I was introduced to fly fishing a few weeks ago and have absolutely loved it so far. I have been snapper fishing pretty hard last few weeks so after a long day in the gulf Saturday I decided to switch gears and hit blackwater on the kayak early today. Slow go first few hours figuring out how to not get snagged on every little thing on the kayak. But conditions were beautiful and calm. Hit the oyster pile launch about 6am or so and off the water by 11am before all the boats came out to play for the day.


----------



## sureicanfish (Sep 30, 2007)

Popping bugs are a blast, good going!


----------



## Jason (Oct 2, 2007)

Purty little bream!!! Congrats!


----------



## lsucole (May 7, 2009)

Congrats ! Also , spreading a beach towel over your lap and legs really helps your line snagging problems !


----------



## raptor45 (May 7, 2015)

I grew up in the Deep South and learned to fish with a fly rod at an early age. It is, without question, my favorite sport and I own several conventional 9' fly rods from 3wt to 9wt as well as a pair of 11' two handed switch rods that I'm learning to use. 

I am stone jealous of you and of those fish that you've pictured. Bream (or brim) like those are not only great fun to catch but they are my favorite to fry whole. Gotta learn how to separate the meat from the bones but IMO they are the tastiest fish on the planet and well worth the effort it takes to eat them.

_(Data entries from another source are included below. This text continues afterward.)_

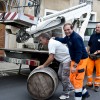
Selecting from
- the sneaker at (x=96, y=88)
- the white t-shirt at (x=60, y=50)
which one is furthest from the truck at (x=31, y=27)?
the white t-shirt at (x=60, y=50)

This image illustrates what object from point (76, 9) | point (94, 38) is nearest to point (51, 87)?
point (94, 38)

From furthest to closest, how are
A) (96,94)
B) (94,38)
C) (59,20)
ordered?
(59,20) < (94,38) < (96,94)

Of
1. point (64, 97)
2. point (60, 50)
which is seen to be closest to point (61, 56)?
point (60, 50)

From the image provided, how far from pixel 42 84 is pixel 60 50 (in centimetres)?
81

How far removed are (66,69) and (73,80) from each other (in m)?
0.47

Like you, I fish from a kayak. Mine is a Native Watercraft Ultimate 12FX and I paddle it with a 4' single blade ash paddle like you would use in a canoe and it has been my experience that a kayak can put you right on top of fish without spooking them. 

I currently live in Oklahoma and I have never found a good bream lake in this State and from what I've seen most of the folks here fish for crappie, sand bass or largemouths, almost exclusively, almost as if bream didn't exist. Sadly they don't know what they are missing.


----------